Last month LinkedIn ($9.3 billion market cap) bought Rapportive for $15 million, which according to LinkedIn (naturally), has less than five people (LinkedIn Rapportive search). Rapportive, which is a great product that I use daily, is a dedicated Gmail plugin that takes the email address of the To: or From: address and shows social information like profile photo, recent tweets, links to Twitter/LinkedIn/Facebook profile, and more. It’s an awesome tool.

Now, why would LinkedIn pay $15 million cash for a Gmail plugin that on the surface looks like the LinkedIn piece could be written in one week by a talented developer?

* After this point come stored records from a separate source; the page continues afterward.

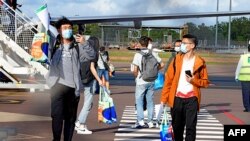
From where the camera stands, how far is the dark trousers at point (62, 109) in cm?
801

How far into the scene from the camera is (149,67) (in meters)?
11.3

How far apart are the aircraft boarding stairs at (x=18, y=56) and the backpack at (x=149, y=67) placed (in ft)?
21.3

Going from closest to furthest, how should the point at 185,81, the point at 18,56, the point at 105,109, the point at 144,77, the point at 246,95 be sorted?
the point at 185,81, the point at 105,109, the point at 144,77, the point at 246,95, the point at 18,56

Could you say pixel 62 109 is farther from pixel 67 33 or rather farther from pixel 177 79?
pixel 177 79

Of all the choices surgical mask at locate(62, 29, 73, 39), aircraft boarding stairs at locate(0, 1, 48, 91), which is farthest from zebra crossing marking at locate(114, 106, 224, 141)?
aircraft boarding stairs at locate(0, 1, 48, 91)

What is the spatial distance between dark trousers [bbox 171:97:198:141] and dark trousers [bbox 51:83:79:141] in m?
1.46

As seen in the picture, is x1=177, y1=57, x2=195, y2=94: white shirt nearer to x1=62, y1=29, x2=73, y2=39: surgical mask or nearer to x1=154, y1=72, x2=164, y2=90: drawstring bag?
x1=62, y1=29, x2=73, y2=39: surgical mask

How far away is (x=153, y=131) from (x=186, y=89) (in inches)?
129

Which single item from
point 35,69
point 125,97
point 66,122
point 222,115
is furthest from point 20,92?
point 66,122

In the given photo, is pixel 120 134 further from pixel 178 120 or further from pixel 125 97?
pixel 125 97

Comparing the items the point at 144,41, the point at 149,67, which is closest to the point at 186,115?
the point at 149,67

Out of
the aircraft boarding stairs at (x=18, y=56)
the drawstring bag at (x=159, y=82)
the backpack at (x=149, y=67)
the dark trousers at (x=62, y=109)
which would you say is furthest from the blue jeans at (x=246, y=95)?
the dark trousers at (x=62, y=109)

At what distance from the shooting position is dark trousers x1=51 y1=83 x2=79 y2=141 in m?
8.01

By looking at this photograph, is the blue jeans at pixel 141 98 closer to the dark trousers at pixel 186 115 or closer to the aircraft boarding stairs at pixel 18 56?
the dark trousers at pixel 186 115
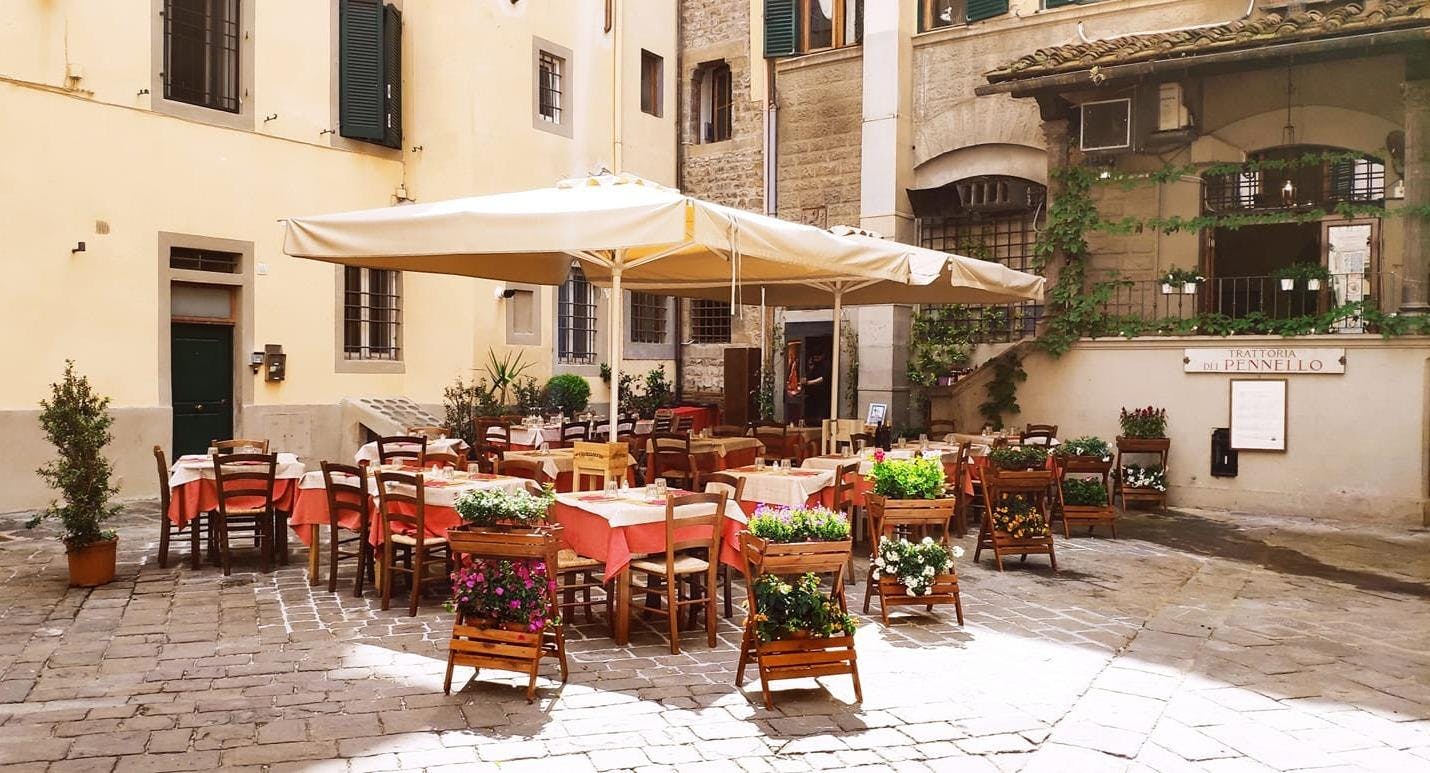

Here are some reasons why big companies on occasion pay good money for small startups:

  • Time to market – Rapportive already has a raving fan base that loves the solid product
  • Talent acquisition – The Rapportive co-founders have built a killer product and likely have ideas for many more ways to make the product better with additional resources supplied by LinkedIn (or LinkedIn wants the talent to spearhead the development of a new product)
  • Competitive preemptive move – If LinkedIn didn’t acquire them someone else that’s trying to be more social (Google?) might pick them up
  • Cost of capital – If LinkedIn is sitting on a ton of cash or has a low cost of capital, which it does due to the large market cap and lack of leverage, putting the money to use immediately, even at premium, helps the company grow faster and create more enterprise value

With engineering resources scarce, and new product development tough (I’ve seen it fail twice inside a small company), big companies buy small startups to get a proven commodity that is already successful.

What else? What are some other reasons why big companies buy small startups?